I need to use Kolmogorov's forward equations for a pure birth process to derive the transition probabilities of the Yule process.
The equations for the pure birth process are \begin{align*} &P'_{ii}(t)=-\lambda_{i}P_{ii}(t)\\ &P'_{ij}(t)=\lambda_{j-1}P_{i, j-1}(t)-\lambda_{j}P_{ij}(t), \qquad j >i. \end{align*}
The problem is to show that $P_{ij}(t)={j-1 \choose i-1}e^{-\lambda i t}(1-e^{-\lambda t})^{j-i}$ for $j>i$. I have a hint to use induction on $j$.
So far, I've only used the fact that the Yule process has $\lambda_{i}=i\lambda$ to write the above equations as
\begin{align*} &P'_{ii}(t)=-i\lambda P_{ii}(t)\\ &P'_{ij}(t)=(j-1)\lambda P_{i, j-1}(t)-j\lambda P_{ij}(t), \qquad j >i. \end{align*} However, I'm not sure how to use the induction on $j$ hint. This is where I am stuck.
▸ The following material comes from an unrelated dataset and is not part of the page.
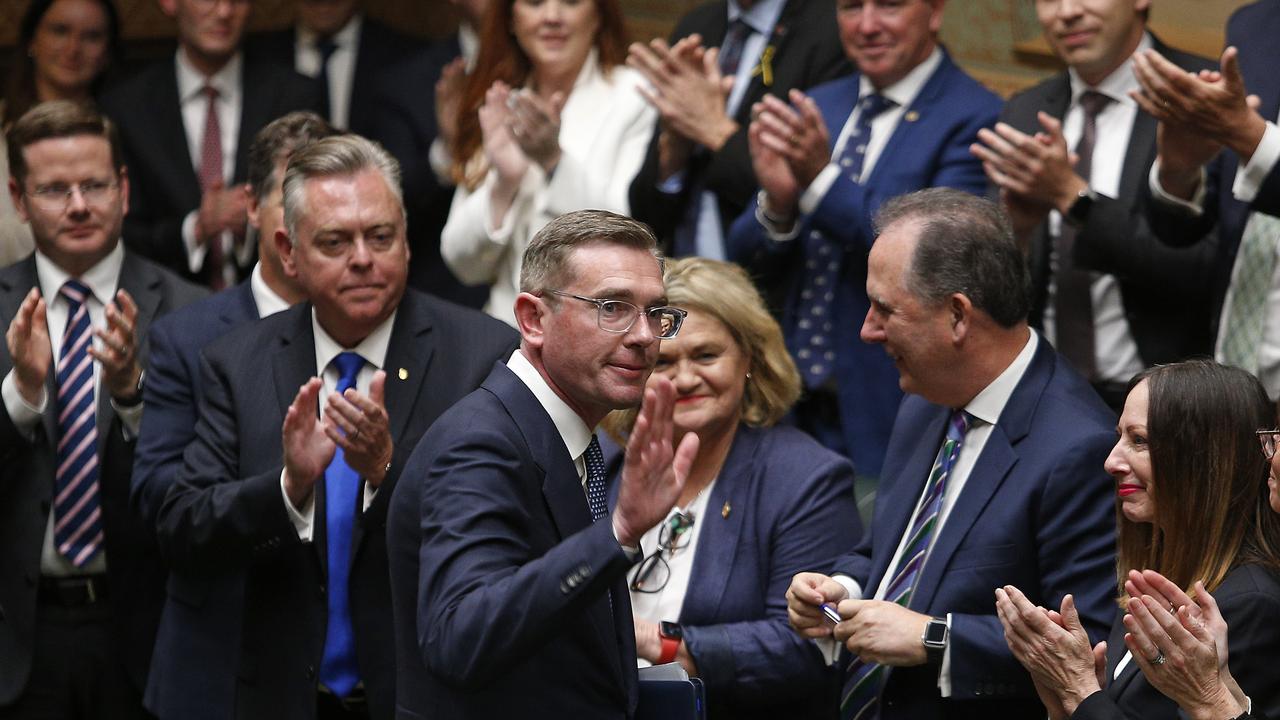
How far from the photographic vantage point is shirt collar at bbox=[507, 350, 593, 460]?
3270 mm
This formula is in fact valid for $j \ge i$. So we can start the induction at $j=i$: from the equation $P_{ii}'(t) = -i\lambda P_{ii}(t)$, as well as the obvious initial condition $P_{ii}(0)=1$, one has
$$P_{ii}(t) = e^{-i\lambda t} = {{i-1} \choose {i-1}}e^{-\lambda it}(1-e^{-\lambda t})^{i-i}.$$
Now assume $j>i$ and that the result is valid for $j-1$, that is,
$$P_{i,j-1}(t) = {{j-2}\choose{i-1}}e^{-\lambda it}(1-e^{-\lambda t})^{j-1-i}.$$
Then using your forward equations, we have the differential equation
\begin{align*} P_{ij}'(t) &= (j-1)\lambda{{j-2}\choose{i-1}}e^{-\lambda it}(1-e^{-\lambda t})^{j-1-i} -j\lambda P_{ij}(t), \\ P_{ij}(0) &= 0. \end{align*}
Now you just have to solve this differential equation. You can either rewrite the first line as $$ \frac{d}{dt}\Big(e^{\lambda jt}P_{ij}(t)\Big) = e^{\lambda jt}(j-1)\lambda{{j-2}\choose{i-1}}e^{-\lambda it}(1-e^{-\lambda t})^{j-1-i} = \lambda(j-i){{j-1}\choose {i-1}}e^{\lambda(j-i)t}(1-e^{-\lambda t})^{j-i-1},$$ then integrate, or simply verify that $$P_{ij}(t) = {{j-1}\choose{i-1}} e^{-\lambda it}(1-e^{-\lambda t})^{j-i}$$ solves this equation. I'll leave this to you.